Contribuintes temem caça às bruxas

O segundo golpe foi dado o Verão passado, quando os Estados Unidos, perseguindo fraudes fiscais, obrigaram a União dos Bancos Suíços a fornecer uma série de dados confidenciais. O terceiro golpe deu-se no momento em que a OCDE incluiu a Suíça na "lista negra" dos paraísos fiscais. Esta medida acabou por ser anulada. Inúmeros investidores, cépticos, não sabem se o seu dinheiro ficará em segurança em Lugano e arredores. Neste momento é o Governo italiano que lança uma amnistia fiscal, permitindo a quem exportou capitais para a Suíça trazê-los para o país mediante o pagamento de uma coima correspondente a 5% do total dos depósitos.

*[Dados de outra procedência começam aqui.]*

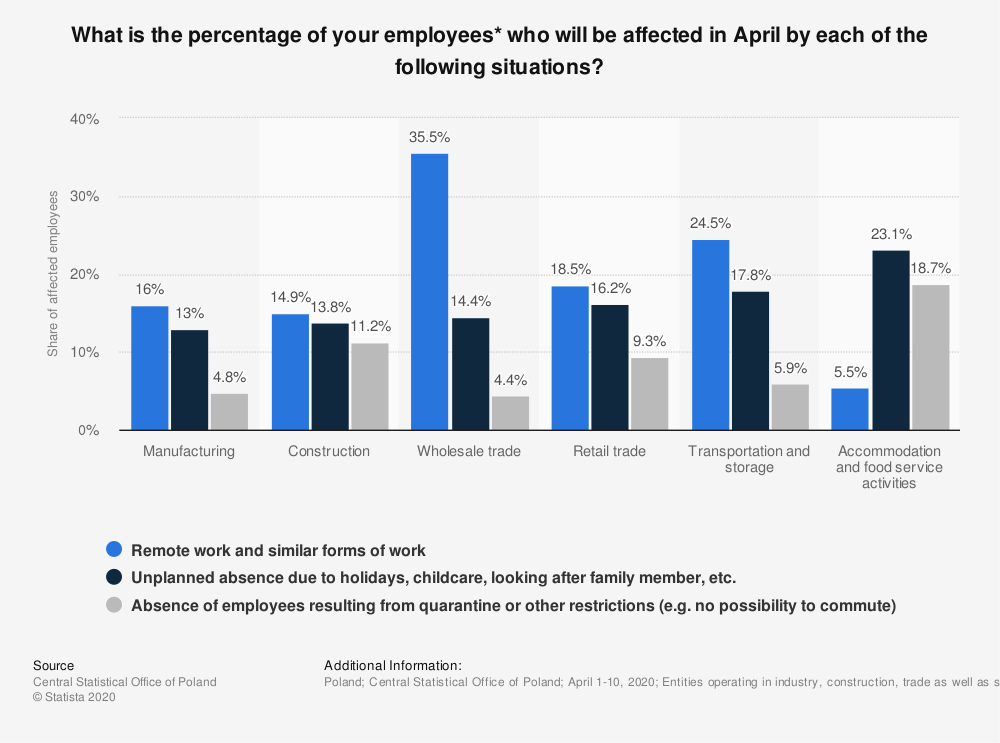 Statistic: What is the percentage of your employees* who will be affected in April by each of the following situations? | Statista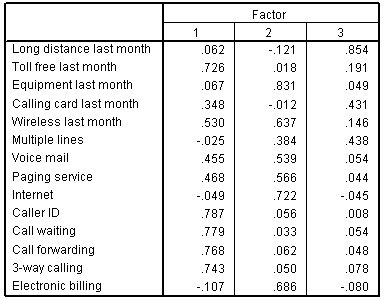 مصفوفة العامل المدورة مع المتغيرات في الصفوف والعوامل في الأعمدة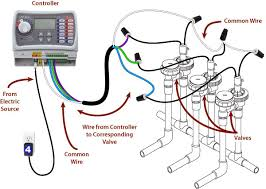 how to wire an irrigation valve to an irrigation controller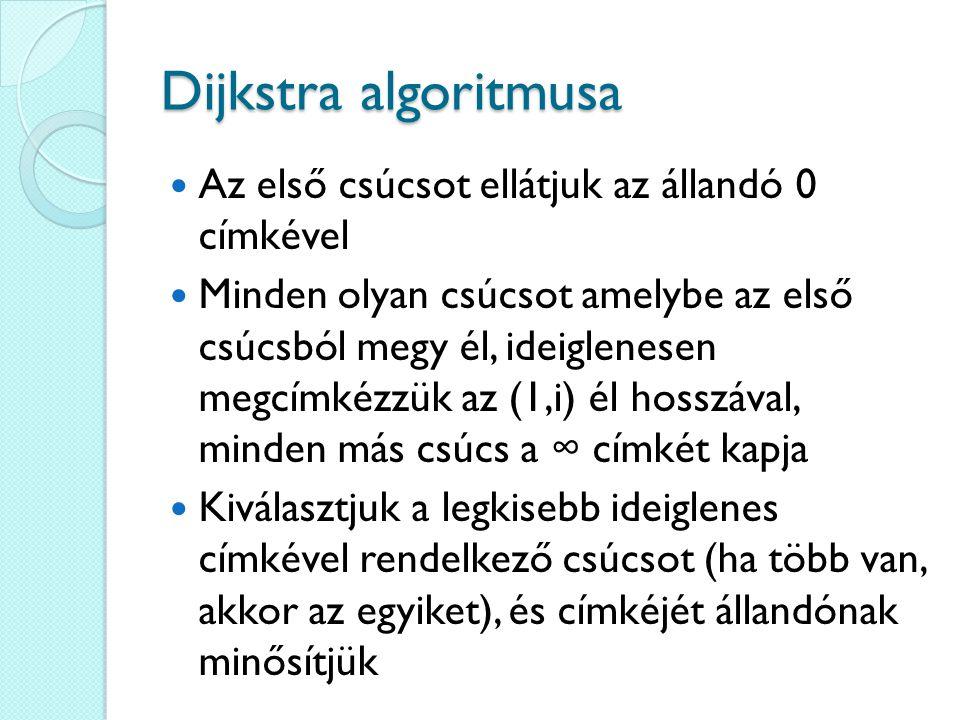 Dijkstra algoritmusa Az első csúcsot ellátjuk az állandó 0 címkével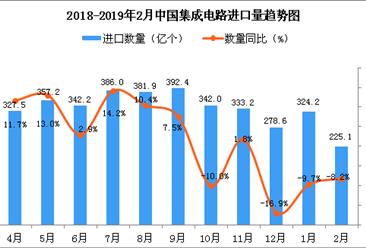 2019年2月中国集成电路进口量为225.1亿个 同比下降8.2%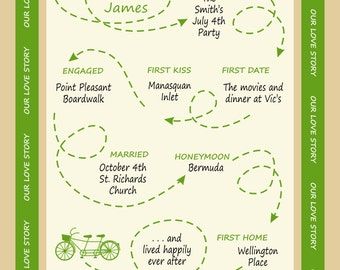 Gift for Groom from Bride, Our Love Story, Wedding Gift, Engagement Gift, Gift for Bride and Groom, Personalized Love Story,  bicycle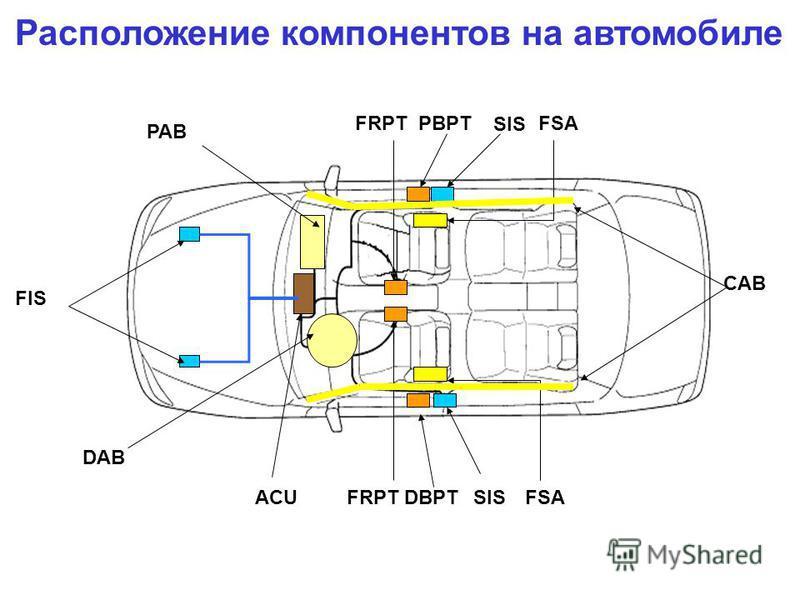 Расположение компонентов на автомобиле FIS FRPT PBPT PAB DAB ACUFRPT DBPTSIS FSA CAB
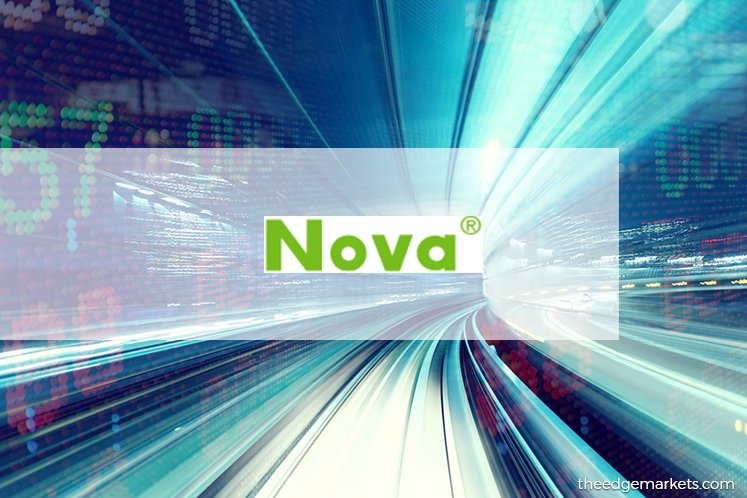 Stock With Momentum: Nova Wellness Group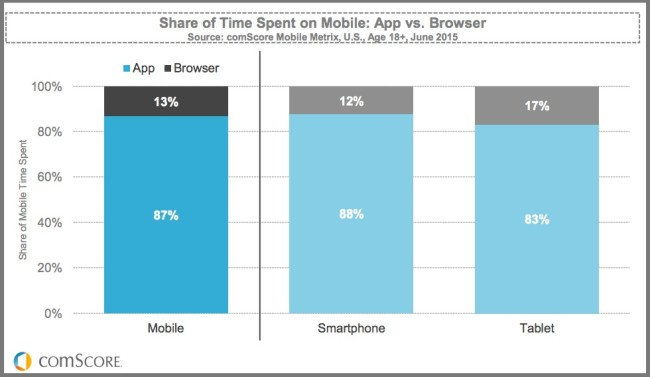 ComScore-Apps Vs Mobile Web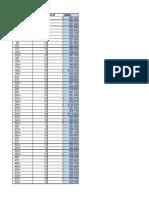 Exemplu Excel Curs 6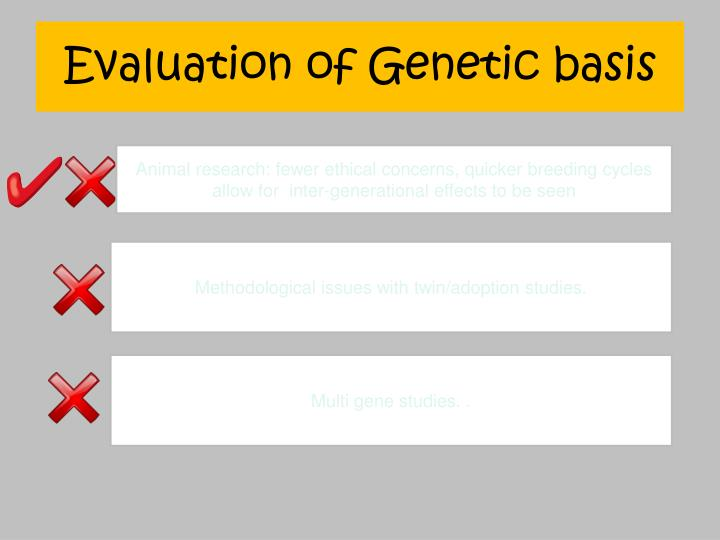 Evaluation of Genetic basis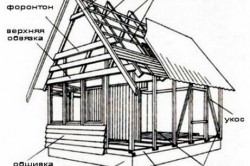 Конструкция каркасного дачного дома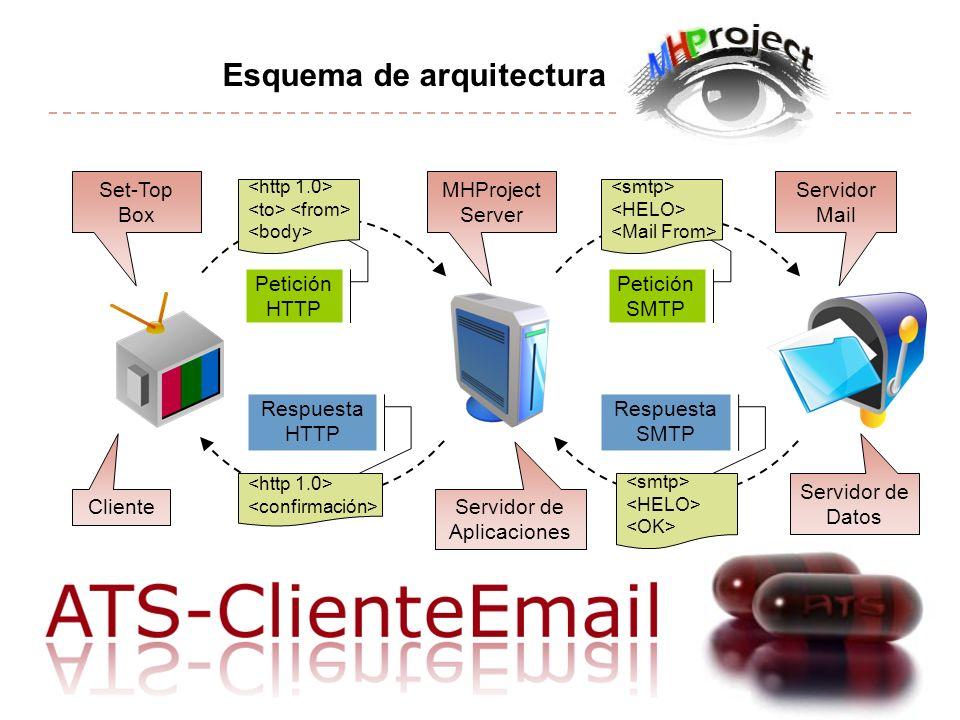 Esquema de arquitectura MHProject Server Set-Top Box Servidor Mail Petición HTTP Respuesta HTTP Respuesta SMTP Petición SMTP Servidor de Aplicaciones Cliente Servidor de Datos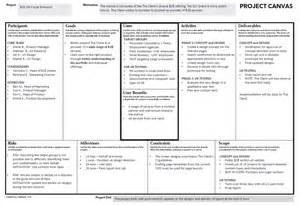 Example Project Canvas   EXPERIENCING INFORMATION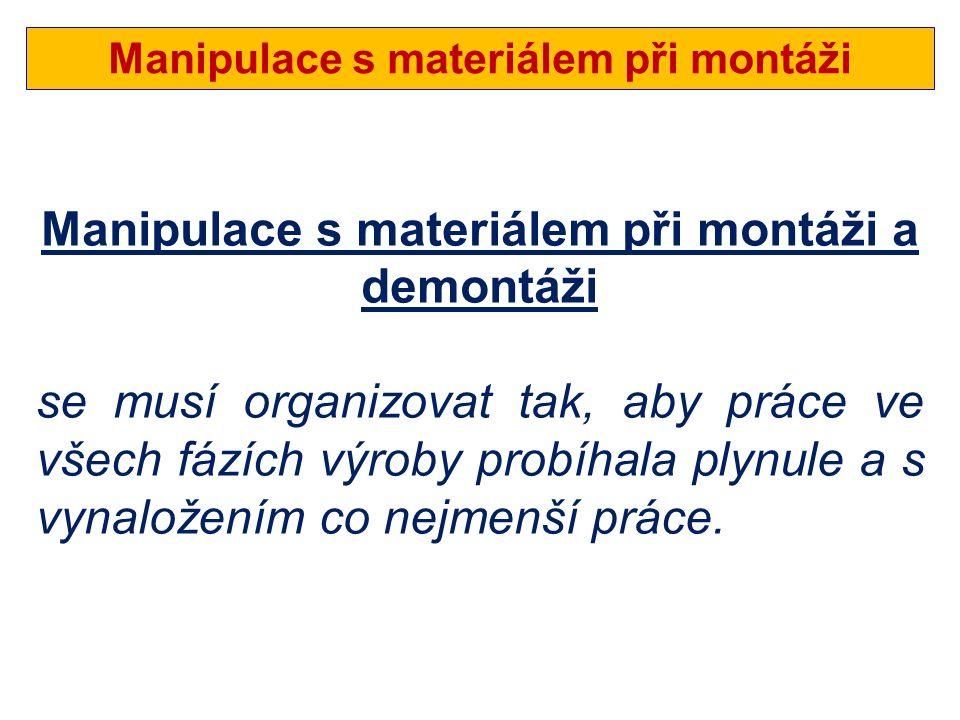 Manipulace s materiálem při montáži Manipulace s materiálem při montáži a demontáži se musí organizovat tak, aby práce ve všech fázích výroby probíhala plynule a s vynaložením co nejmenší práce.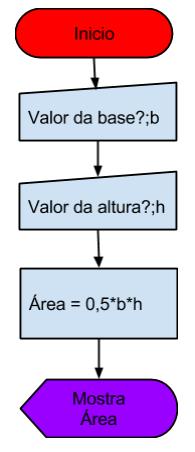 aval_diagramafluxo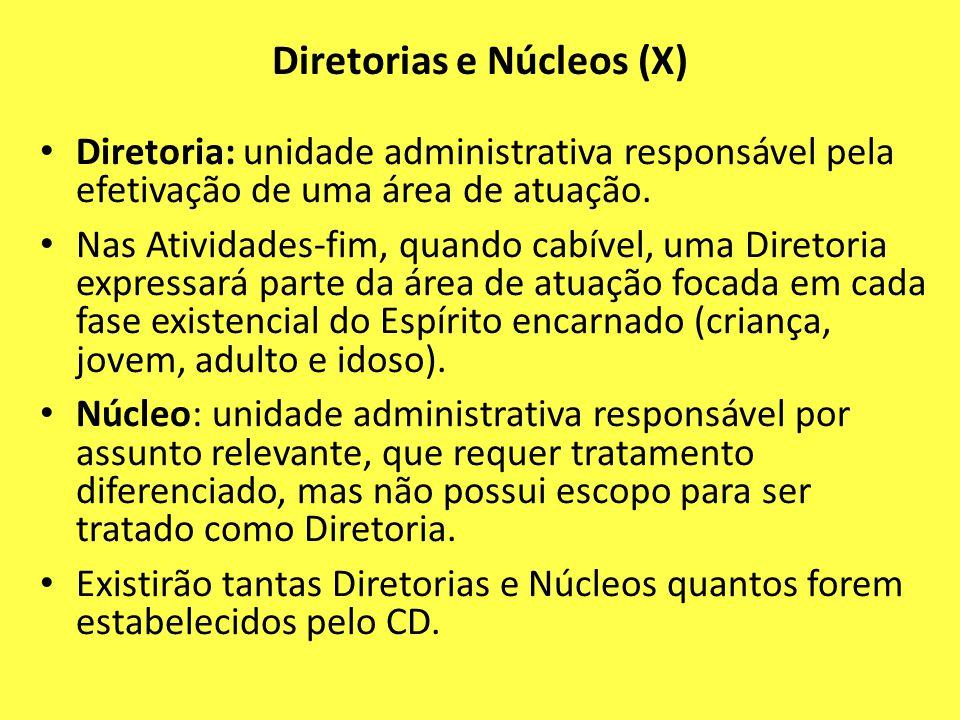 Diretorias e Núcleos (X) Diretoria: unidade administrativa responsável pela efetivação de uma área de atuação. Nas Atividades-fim, quando cabível, uma
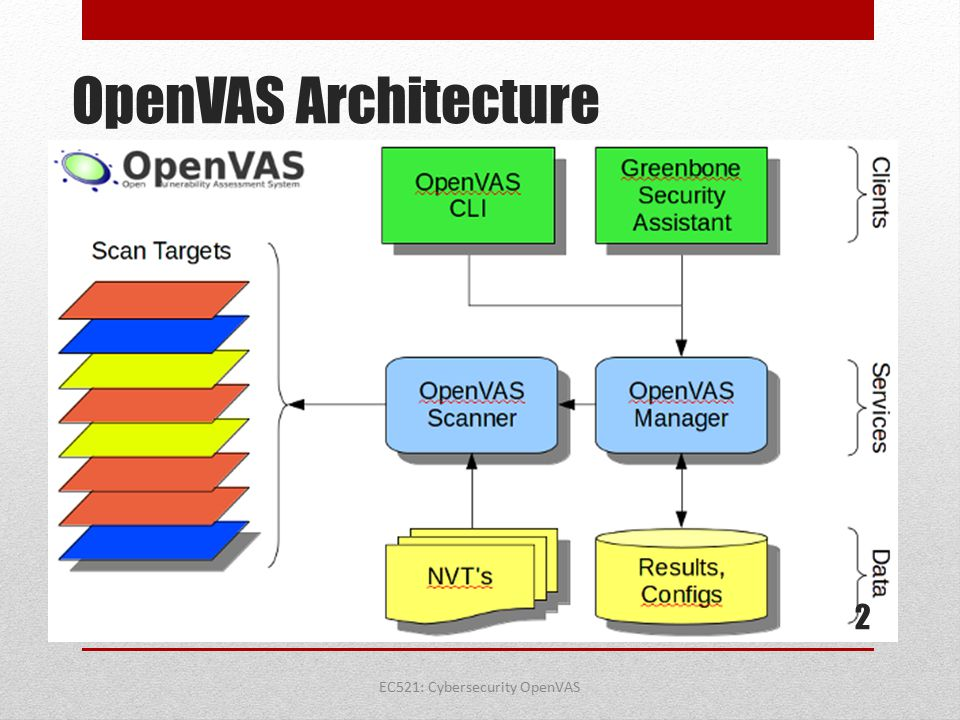 OpenVAS —A how-to guide about the most popular vulnerability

Em Itália, esta medida foi acolhida no meio de grandes protestos e dúvidas. Todavia, parece ter sido aceite. “Está em marcha”, afirma Paolo Bernasconi, há vinte anos procurador-geral de Lugano, actualmente advogado e professor da Universidade de Saint-Gall, na Suíça. “Um grande número de italianos aceitou pagar a coima.O 'escudo fiscal' funciona:em Itália, a ‘caça às bruxas’ aterroriza os contribuintes, a quem se fez crer que já não existe segredo bancário na Suíça”, afirma. Há, no entanto, outras explicações. As duas principais razões que levaram tanto dinheiro para os cofres suíços estão em vias de desaparecer. A primeira – o medo do comunismo – remonta ao pós-guerra, e a segunda – o medo dos raptos – data dos anos de 1970. A semana passada, a brigada financeira fez uma busca a 76 filiais italianas de bancos suíços. Os “Fiscovelox” instalaram-se na fronteira italo-suíça a fotografar os automóveis italianos que entravam na Confederação Helvética. Para além disso, devido a um rumor – infundado ou não –, agentes à civil vigiaram a saída dos bancos.

Tensões sem precedentes

Tanto quanto me lembro, nunca tinha havido uma tensão tão forte com Itália”, reconhece Giancarlo Dillena, director do Corriere del Ticino. “É verdade”, confirma Fulvio Pelli, presidente do Partido Radical suíço. “Mas é o modo como este 'escudo fiscal' foi apresentado que nos irrita.Foi organizada uma campanha de desinformação geral.Fizeram-nos crer que o sistema bancário suíço tinha sido completamente remodelado e que já não era seguro.” As declarações de Paolo Bernasconi, embora favoráveis ao reatar do diálogo com Itália, são implacáveis relativamente aos métodos utilizados. “Nunca ninguém tinha fotografado quem entra na Suíça, nem mesmo na época das Brigadas Vermelhas.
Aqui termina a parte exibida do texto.